Further, the wearable multimedia device determines a presence of one or more fingers of a user based on the sensor data (block 5806). In some implementations, at least some of the one or more fingers may not be in contact with the surface (e.g., the fingers may be hovering above the surface). In some implementations, each of the one or more fingers may not be in contact with the surface.

Further, the wearable multimedia device generates finger data regarding the one or more fingers (block 5808). The finger data includes, for each of the one or more fingers: (i) a first coordinate representing a location of a tip of that finger relative to the surface with respect to a first dimension, (ii) a second coordinate representing the location of the tip of that finger relative to the surface with respect to a second dimension, and (iii) a third coordinate representing the location of the tip of that finger relative to the surface with respect to a third dimension.

In some implementations, the first dimension can extend in a first direction along the surface. Further, the second dimension can extend in a second direction along the surface, where the first direction is orthogonal to the second direction. Further, the third dimension can extend in a third direction from the surface, where the third direction is orthogonal to the first direction and to the second direction.
---+---
GIVEN EXERCISE 1
According to the finger detection passage, what might fingers that are not touching the surface be doing instead?
---+---
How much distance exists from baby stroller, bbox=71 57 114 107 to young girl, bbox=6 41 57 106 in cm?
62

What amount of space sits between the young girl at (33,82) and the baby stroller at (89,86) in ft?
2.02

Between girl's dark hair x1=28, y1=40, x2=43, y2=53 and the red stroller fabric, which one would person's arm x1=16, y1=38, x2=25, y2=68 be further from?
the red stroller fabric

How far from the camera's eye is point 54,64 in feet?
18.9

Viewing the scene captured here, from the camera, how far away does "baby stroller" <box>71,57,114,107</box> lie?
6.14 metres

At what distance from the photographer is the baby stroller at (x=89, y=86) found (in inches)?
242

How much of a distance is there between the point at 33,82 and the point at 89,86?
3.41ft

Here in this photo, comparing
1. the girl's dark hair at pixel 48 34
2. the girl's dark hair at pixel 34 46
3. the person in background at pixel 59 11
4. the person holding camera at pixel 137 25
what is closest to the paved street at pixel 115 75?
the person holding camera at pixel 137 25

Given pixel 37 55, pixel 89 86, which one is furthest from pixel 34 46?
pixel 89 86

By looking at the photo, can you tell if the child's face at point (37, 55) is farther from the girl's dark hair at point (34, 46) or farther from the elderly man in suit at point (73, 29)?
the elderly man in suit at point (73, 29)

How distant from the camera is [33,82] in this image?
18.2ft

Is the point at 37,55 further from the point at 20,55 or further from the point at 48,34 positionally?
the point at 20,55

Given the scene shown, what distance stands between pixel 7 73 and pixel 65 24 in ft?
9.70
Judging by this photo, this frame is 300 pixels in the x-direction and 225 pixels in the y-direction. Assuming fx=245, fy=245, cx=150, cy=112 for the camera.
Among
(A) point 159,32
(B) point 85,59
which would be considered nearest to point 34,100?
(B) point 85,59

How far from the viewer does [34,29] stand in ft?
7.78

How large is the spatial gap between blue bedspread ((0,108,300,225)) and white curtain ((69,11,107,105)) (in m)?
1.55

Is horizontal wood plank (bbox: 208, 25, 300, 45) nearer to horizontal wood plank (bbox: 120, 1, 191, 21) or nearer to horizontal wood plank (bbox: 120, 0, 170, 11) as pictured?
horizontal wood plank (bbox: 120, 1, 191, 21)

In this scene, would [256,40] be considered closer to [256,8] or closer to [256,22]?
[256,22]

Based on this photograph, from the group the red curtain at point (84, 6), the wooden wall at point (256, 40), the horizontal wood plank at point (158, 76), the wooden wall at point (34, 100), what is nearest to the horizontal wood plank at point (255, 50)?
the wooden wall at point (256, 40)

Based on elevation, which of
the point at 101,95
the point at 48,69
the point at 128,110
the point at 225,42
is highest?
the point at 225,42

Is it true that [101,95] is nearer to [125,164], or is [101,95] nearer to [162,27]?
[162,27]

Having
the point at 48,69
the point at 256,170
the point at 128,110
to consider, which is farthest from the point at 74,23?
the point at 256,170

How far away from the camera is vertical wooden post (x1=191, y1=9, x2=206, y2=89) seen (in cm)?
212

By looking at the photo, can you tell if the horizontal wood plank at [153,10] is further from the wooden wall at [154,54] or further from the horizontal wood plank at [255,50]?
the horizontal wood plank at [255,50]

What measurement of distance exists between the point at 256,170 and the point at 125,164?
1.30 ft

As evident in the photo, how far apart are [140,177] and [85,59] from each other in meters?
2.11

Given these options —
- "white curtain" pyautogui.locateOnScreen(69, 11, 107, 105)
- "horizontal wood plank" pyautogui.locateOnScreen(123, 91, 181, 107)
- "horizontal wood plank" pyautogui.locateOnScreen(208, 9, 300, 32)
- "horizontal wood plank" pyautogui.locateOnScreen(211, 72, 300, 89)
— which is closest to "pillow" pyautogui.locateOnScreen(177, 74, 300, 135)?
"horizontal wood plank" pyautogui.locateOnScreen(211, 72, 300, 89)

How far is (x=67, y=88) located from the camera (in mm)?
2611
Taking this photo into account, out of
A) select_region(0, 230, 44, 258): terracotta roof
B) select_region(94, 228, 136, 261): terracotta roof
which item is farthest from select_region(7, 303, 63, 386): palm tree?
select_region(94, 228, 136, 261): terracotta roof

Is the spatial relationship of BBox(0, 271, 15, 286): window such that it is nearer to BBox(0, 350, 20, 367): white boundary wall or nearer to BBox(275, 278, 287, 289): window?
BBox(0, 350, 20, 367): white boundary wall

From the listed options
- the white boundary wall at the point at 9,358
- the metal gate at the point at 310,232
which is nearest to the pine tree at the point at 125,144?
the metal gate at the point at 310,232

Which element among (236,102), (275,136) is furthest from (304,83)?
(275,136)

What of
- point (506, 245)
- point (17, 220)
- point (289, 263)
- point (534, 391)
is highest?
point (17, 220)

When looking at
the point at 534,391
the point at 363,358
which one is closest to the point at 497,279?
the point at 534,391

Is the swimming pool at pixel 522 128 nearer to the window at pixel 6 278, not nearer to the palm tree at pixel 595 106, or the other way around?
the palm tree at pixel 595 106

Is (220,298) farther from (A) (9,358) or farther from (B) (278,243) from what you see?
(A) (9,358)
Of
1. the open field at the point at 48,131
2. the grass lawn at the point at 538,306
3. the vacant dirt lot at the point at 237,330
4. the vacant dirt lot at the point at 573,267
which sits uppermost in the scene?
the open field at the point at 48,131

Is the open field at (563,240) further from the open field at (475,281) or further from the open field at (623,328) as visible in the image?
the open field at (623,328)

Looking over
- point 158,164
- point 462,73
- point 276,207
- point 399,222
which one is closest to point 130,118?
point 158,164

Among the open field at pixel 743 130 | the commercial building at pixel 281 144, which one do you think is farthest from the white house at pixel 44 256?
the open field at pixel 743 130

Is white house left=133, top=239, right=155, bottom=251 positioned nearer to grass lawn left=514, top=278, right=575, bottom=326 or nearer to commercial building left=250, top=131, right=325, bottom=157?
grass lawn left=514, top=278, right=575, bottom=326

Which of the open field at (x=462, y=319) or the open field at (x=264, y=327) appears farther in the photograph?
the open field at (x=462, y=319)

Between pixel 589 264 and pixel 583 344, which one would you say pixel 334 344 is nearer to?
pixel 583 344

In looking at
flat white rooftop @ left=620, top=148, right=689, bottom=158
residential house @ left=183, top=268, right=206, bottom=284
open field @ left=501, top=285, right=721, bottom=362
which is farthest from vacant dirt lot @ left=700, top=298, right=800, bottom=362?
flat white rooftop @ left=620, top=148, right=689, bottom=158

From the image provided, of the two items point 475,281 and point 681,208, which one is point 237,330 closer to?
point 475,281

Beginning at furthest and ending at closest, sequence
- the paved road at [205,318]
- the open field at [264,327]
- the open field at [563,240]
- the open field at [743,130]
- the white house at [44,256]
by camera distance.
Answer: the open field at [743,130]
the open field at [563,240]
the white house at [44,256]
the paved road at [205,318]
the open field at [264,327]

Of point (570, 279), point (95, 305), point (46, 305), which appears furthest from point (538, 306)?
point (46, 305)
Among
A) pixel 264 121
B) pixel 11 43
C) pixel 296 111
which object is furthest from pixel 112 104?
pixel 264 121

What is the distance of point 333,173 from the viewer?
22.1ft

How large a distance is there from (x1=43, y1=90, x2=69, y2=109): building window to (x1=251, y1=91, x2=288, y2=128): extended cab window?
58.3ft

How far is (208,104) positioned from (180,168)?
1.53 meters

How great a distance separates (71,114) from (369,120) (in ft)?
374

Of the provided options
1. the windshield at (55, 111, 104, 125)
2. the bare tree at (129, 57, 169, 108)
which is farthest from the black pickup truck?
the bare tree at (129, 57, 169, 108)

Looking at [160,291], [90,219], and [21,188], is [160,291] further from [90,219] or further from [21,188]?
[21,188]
---+---
GIVEN EXERCISE 2
Copy the records word for word, from the line containing "How large a" through the end of the records.

EXERCISE SOLUTION 1
They may be hovering above the surface.

EXERCISE SOLUTION 2
How large a distance is there from (x1=43, y1=90, x2=69, y2=109): building window to (x1=251, y1=91, x2=288, y2=128): extended cab window?
58.3ft

How far is (208,104) positioned from (180,168)?
1.53 meters

How great a distance separates (71,114) from (369,120) (in ft)?
374

Of the provided options
1. the windshield at (55, 111, 104, 125)
2. the bare tree at (129, 57, 169, 108)
which is farthest from the black pickup truck?
the bare tree at (129, 57, 169, 108)

Looking at [160,291], [90,219], and [21,188], is [160,291] further from [90,219] or further from [21,188]?
[21,188]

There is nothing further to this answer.